Instead of settling for three or four minutes of slowly panning still shots, and fade-in, fade-out text tedious enough for a six-year-old to read, try stretching your imagination.
For example, there are dozens of video sharing websites where users post how-to videos. If you've written a book on dog training, the potential of such sites will be obvious. But who's to say a novelist with a book that features a dog can't do the same? There are video sharing websites that focus on sports videos, or funny mishap videos. Zero in on the most interesting aspect of your novel, and get creative.
Alternatively, you might use your trailer in new and interesting ways. The trailer for my science thriller FREEZING POINT is a compilation of purchased video clips with voiceover, with five still shots at the end of my family posing as dead bodies.
My just-launched “Star in My Book Video” contest invites folks to take similar pictures (nothing gory or gruesome), which I post to the contest website. A week before the book launch, people will vote their favorites, and my webperson will change out the shots.

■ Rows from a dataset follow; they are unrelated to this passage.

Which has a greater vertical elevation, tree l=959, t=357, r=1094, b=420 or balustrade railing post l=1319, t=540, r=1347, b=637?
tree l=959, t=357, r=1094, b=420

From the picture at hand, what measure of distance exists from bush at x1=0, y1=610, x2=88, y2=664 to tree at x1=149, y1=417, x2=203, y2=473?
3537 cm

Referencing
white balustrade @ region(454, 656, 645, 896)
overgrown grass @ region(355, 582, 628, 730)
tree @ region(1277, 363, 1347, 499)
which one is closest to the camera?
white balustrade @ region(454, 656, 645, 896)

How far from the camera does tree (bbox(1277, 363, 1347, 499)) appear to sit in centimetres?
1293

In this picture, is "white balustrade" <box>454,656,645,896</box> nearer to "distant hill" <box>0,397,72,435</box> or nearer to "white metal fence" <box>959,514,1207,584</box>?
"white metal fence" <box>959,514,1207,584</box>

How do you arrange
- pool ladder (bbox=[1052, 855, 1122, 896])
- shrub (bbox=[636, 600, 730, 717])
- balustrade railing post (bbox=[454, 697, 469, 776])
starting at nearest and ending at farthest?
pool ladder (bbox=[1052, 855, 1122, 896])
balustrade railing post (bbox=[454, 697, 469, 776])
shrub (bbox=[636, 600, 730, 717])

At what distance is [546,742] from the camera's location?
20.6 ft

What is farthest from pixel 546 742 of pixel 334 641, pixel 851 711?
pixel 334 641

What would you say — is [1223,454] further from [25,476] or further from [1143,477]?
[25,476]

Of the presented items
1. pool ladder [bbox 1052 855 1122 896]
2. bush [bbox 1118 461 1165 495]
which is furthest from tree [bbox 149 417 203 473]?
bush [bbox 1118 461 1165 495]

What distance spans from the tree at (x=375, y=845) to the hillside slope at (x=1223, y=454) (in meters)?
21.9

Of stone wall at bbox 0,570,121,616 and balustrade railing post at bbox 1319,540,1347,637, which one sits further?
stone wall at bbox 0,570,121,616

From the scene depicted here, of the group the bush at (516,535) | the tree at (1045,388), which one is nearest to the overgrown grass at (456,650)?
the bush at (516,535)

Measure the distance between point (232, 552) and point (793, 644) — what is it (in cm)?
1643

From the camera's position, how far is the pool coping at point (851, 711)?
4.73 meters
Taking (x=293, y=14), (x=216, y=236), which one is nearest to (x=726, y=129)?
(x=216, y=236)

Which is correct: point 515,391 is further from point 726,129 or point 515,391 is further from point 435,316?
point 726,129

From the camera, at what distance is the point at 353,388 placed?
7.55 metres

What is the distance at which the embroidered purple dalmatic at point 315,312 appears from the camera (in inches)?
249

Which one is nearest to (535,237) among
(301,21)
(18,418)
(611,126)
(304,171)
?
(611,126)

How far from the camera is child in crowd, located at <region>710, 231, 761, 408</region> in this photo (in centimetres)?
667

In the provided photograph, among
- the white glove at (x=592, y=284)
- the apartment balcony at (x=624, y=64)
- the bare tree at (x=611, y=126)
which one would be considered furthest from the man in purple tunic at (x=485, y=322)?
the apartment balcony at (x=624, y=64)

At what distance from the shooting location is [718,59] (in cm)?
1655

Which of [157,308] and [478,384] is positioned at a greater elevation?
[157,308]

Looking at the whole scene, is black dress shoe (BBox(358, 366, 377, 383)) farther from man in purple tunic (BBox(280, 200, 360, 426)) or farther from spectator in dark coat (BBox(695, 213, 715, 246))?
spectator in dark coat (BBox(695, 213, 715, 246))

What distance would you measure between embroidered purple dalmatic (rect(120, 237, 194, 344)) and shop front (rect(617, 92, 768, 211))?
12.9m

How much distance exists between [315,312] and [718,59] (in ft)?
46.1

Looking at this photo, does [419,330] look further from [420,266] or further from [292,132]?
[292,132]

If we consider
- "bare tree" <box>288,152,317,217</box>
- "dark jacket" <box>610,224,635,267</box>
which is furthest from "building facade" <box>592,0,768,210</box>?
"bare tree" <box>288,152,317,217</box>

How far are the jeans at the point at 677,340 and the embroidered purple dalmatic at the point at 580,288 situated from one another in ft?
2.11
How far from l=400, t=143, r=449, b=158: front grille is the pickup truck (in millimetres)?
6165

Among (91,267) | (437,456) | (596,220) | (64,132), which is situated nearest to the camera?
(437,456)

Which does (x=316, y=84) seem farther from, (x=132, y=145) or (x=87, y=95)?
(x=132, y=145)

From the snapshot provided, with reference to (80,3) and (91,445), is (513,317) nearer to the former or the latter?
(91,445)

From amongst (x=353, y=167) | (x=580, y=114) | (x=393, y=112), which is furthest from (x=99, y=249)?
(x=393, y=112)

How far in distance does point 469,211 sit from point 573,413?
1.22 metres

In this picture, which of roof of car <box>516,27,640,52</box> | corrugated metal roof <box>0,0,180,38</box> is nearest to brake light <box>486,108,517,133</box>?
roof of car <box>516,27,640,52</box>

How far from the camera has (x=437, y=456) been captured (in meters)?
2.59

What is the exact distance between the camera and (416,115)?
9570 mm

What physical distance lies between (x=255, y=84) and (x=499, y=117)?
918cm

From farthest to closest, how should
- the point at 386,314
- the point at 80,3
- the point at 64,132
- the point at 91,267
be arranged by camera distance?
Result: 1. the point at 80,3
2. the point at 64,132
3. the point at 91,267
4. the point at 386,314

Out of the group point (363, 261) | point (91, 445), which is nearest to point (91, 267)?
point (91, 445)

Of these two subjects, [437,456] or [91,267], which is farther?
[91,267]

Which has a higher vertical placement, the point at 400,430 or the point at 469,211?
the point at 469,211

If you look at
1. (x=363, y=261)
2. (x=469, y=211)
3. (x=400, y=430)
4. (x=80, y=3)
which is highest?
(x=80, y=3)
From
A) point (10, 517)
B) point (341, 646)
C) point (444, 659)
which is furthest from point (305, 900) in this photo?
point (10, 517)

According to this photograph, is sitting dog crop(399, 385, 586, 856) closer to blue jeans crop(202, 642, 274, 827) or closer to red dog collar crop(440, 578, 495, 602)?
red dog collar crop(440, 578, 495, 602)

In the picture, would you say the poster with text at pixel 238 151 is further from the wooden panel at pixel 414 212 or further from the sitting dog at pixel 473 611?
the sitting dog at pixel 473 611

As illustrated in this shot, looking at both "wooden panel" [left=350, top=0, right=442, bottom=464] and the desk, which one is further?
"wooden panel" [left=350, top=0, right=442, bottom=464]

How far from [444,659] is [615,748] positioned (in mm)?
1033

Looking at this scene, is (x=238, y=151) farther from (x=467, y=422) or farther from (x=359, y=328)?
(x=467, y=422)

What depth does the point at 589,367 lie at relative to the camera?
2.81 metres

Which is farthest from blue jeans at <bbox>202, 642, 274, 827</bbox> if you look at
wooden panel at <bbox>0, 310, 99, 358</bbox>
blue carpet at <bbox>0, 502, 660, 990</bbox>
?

Because participants are invested in the outcome, they're posting about the contest on their blogs, and passing the link on. The contest generates interest outside my target audience (teenagers LOVE the contest parameters, I've discovered, and why not? I liked to read Michael Crichton and similar adult thrillers too, when I was a teen). And five winners get a signed copy of my novel, a bottle of genuine iceberg water, and two seconds of fame when the version starring them is unveiled at my October 1 online book launch party.
What interesting and inventive things have you done with YOUR book trailer?